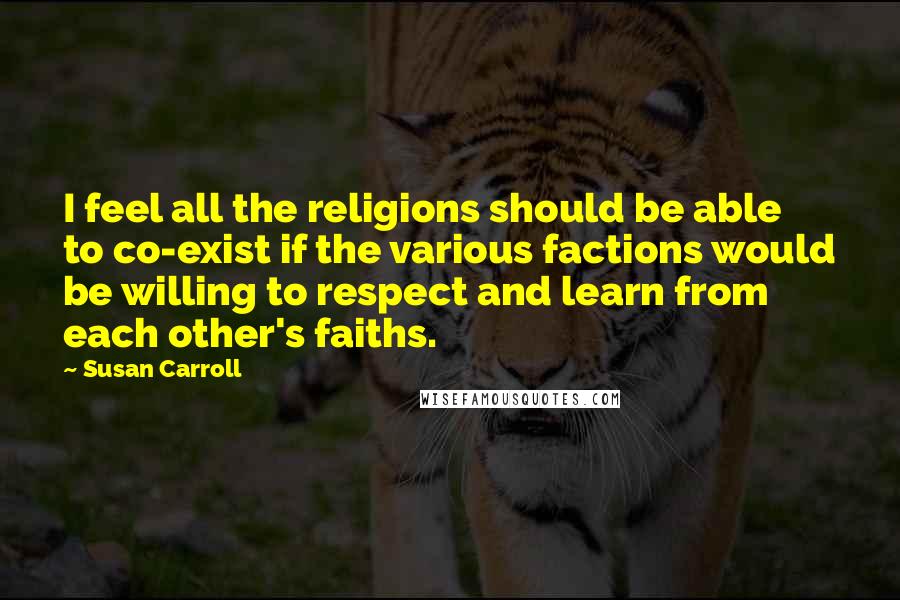 Susan Carroll Quotes: I feel all the religions should be able to co-exist if the various factions would be willing to respect and learn from each other's faiths.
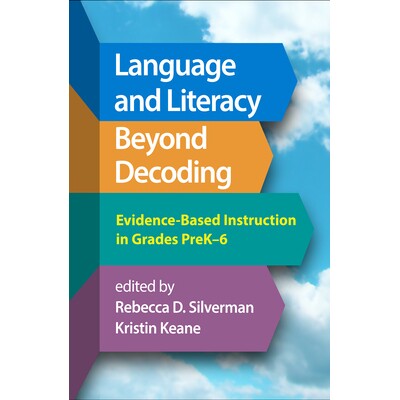 预订 Language and Literacy Beyond Decoding: Evidence-Based Instruction in Grades Prek-6 9781462559596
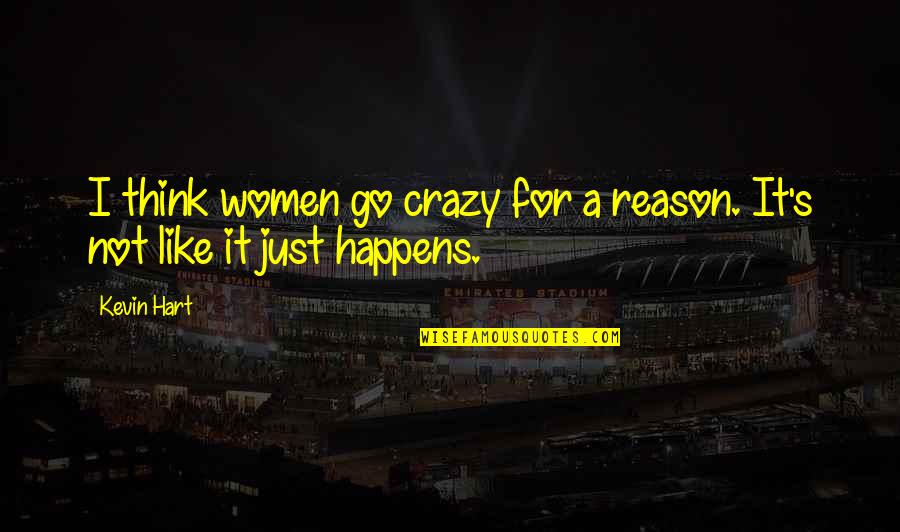It Happens For A Reason Quotes By Kevin Hart: I think women go crazy for a reason.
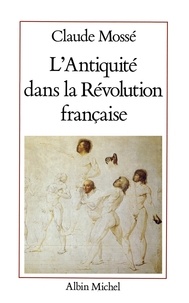 Claude Mossé et Claude Mossé - L'Antiquité dans la Révolution française.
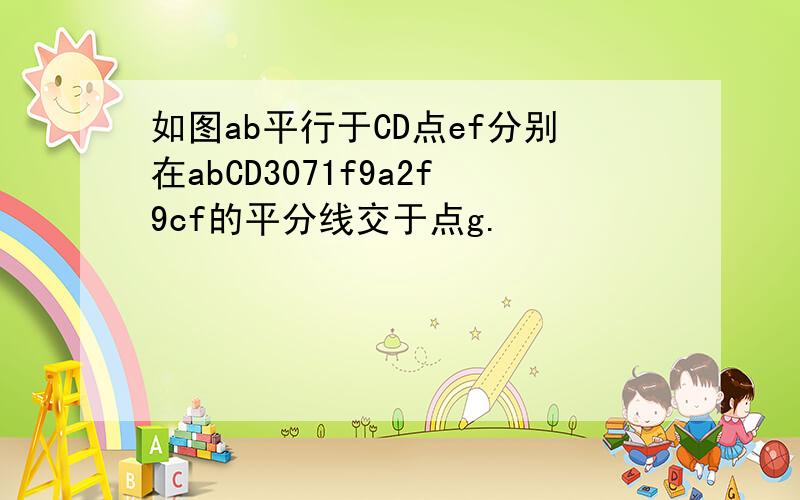 如图ab平行于CD点ef分别在abCD3071f9a2f9cf的平分线交于点g.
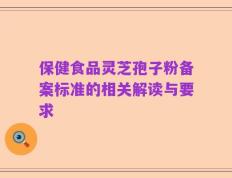 保健食品灵芝孢子粉备案标准的相关解读与要求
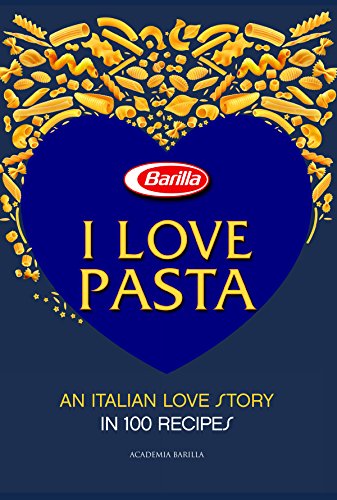 I Love Pasta: An Italian Love Story in 100 Recipes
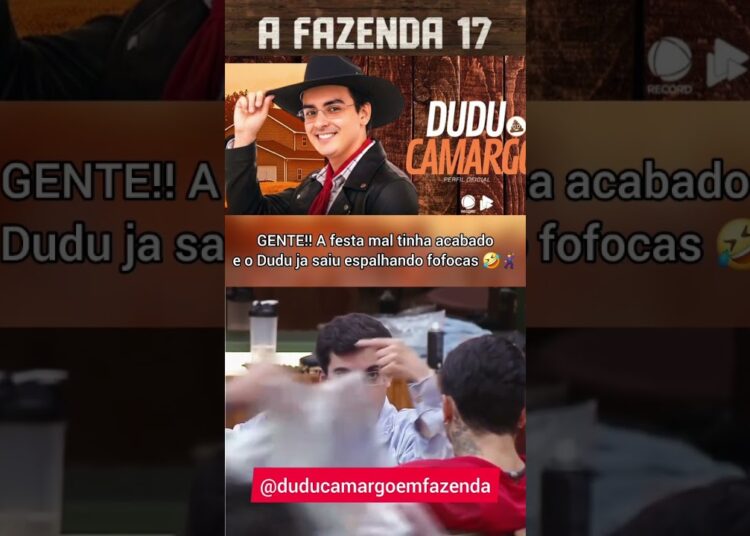 A FAZENDA 17 DUDU MAL SAIU DA FESTA E JÁ FOI FAZER FOFOCA @Igortunes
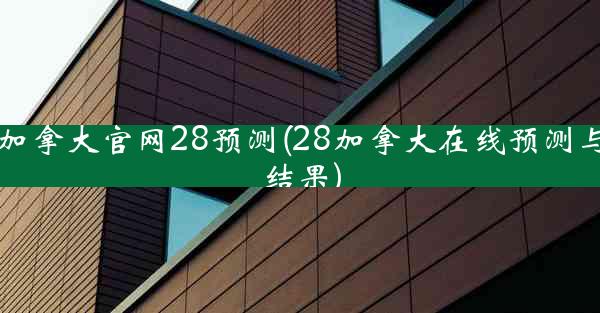 加拿大官网28预测(28加拿大在线预测与结果)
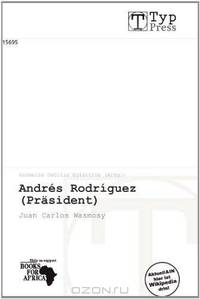 AndrEs Rodriguez (Prasident) (German Edition)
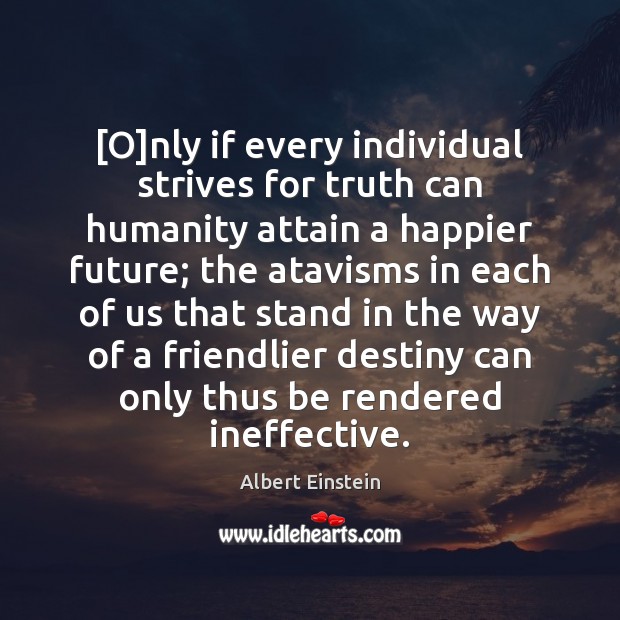 [O]nly if every individual strives for truth can humanity attain a Image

****************

[TASK DESCRIPTION] The answer is the run of lines from the one with "预订 Language and" through the final line of the data, copied exactly, and nothing else; no pictures.

[COMPLETED EXERCISE]
 预订 Language and Literacy Beyond Decoding: Evidence-Based Instruction in Grades Prek-6 9781462559596
It Happens For A Reason Quotes By Kevin Hart: I think women go crazy for a reason.
 Claude Mossé et Claude Mossé - L'Antiquité dans la Révolution française.
 如图ab平行于CD点ef分别在abCD3071f9a2f9cf的平分线交于点g.
 保健食品灵芝孢子粉备案标准的相关解读与要求
 I Love Pasta: An Italian Love Story in 100 Recipes
 A FAZENDA 17 DUDU MAL SAIU DA FESTA E JÁ FOI FAZER FOFOCA @Igortunes
 加拿大官网28预测(28加拿大在线预测与结果)
 AndrEs Rodriguez (Prasident) (German Edition)
 [O]nly if every individual strives for truth can humanity attain a Image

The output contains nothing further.